Weiter im Abstieg trafen wir ein Frauenpaar und fragten uns gegenseitig nach dem Weg. Auf die Frage, ob wir auf die Schneealpe gehen, meinte ich dazu, dass ich dann prinzipiell weiter nach Innsbruck gehe. Käthe, eine der beiden Frauen, meinte gehört zu haben, dass gerade jemand unterwegs zu seinem Vater in Innsbruck sei. Plötzlich wurde das ein kurzer magischer Moment als klar wurde, dass ich das bin. Blicke, kurze Worte und eine Herzberührung machten diesen Moment ganz besonders.

Thomas und ich stiegen weiter ab und wieder steil bergauf auf die Schneealpe. Dort trennten sich dann nach einem sehr verbindenden Tag unsere Wege.
Immer wieder spannend, wie sich Begegnungen ergeben und was sich dabei tut.

Nach dem Abstieg nach Neuberg war der Badeteich vor meinem Zimmer der perfekte Abschluss eines langen und tollen Tages.

Die Neuberger

Am Schneealpenhaus hatte ich entschieden, dass mein Knie mich auch noch nach Neuberg an der Mürz bringen wird. Ich hatte mir eine Unterkunft herausgesucht, doch niemanden erreicht. Deshalb hatte ich Margarete gebeten, während meines Abstiegs das Zimmer zu reservieren.
Plötzlich bekam ich im 5 Minuten Takt eine sms: Gasthof voll, anderen probieren…es meldet sich niemand…Neuberg ist voll…die Dame vom Teichwirt ist voll engagiert etwas zu finden…jetzt ist der Bürgermeister eingeschaltet…

Ich hatte das Bild vor mir, dass schon der ganze Ort zusammenläuft…

Dann die erlösende Nachricht, kurz vor meiner Ankunft: Es gibt nur mehr einen Platz, der ist im Hausarbeiterzimmer. Und das hat sich als sehr fein herausgestellt. Direkt am Badeteich mit wunderbarem Ausblick.

Danke Neuberg, danke an den so engagierten und freundlichen Teichwirt!

  • Abschied von Margarete...

2 thoughts on “Tag 8: Begegnungen

  1. kaethe

    Ja es war ein magischer Herzensmoment. Die Verbindung war und ist vorhanden. Ich wünsche dir weiterhin viele magische Momente auf deinem Weg und will dich auch mit einem Song von Jonathan Jeremiah ‚ Happiness‘ unterstützten.

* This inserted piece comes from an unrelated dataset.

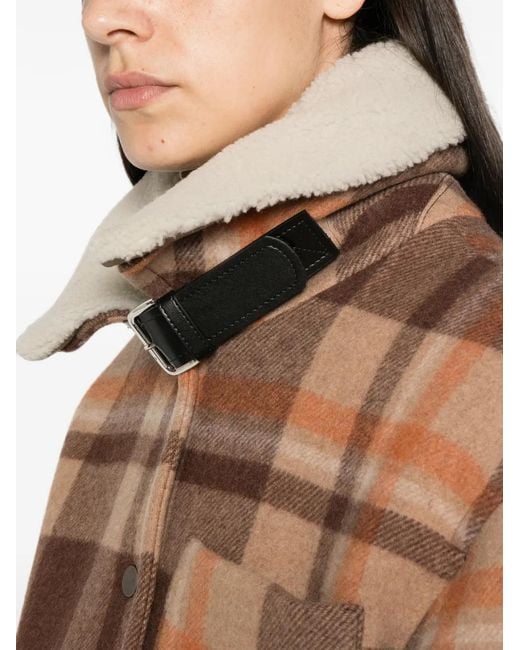 Semicouture Brown Checked Coat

Herzensliebe und ganz Ich Bin weiterhin….Käthe

  2. Daniel

    Ja das Habsburghaus von der Berufsvision auf dem Berggipfel :-) Sehr schöne Erinnerungen auch für mich, unter anderem an lange und persönliche Gespräche bis in die Nacht mit Begegneten, bis dato mir völlig Unbekannten.
    Begegnungen, die anscheinend in der freien Natur dort oben irgendwie anders zu verlaufen scheinen als im Alltag. Als ob eine Art Katalysator wirken würde…
    Das ist eines der Dinge um die ich Dich lieber Tom, ein wenig beneide bei Deiner Tour – die besonderen Begegnungen. Man kann beim Lesen Deiner Berichte erkennen, dass Du sie genießt.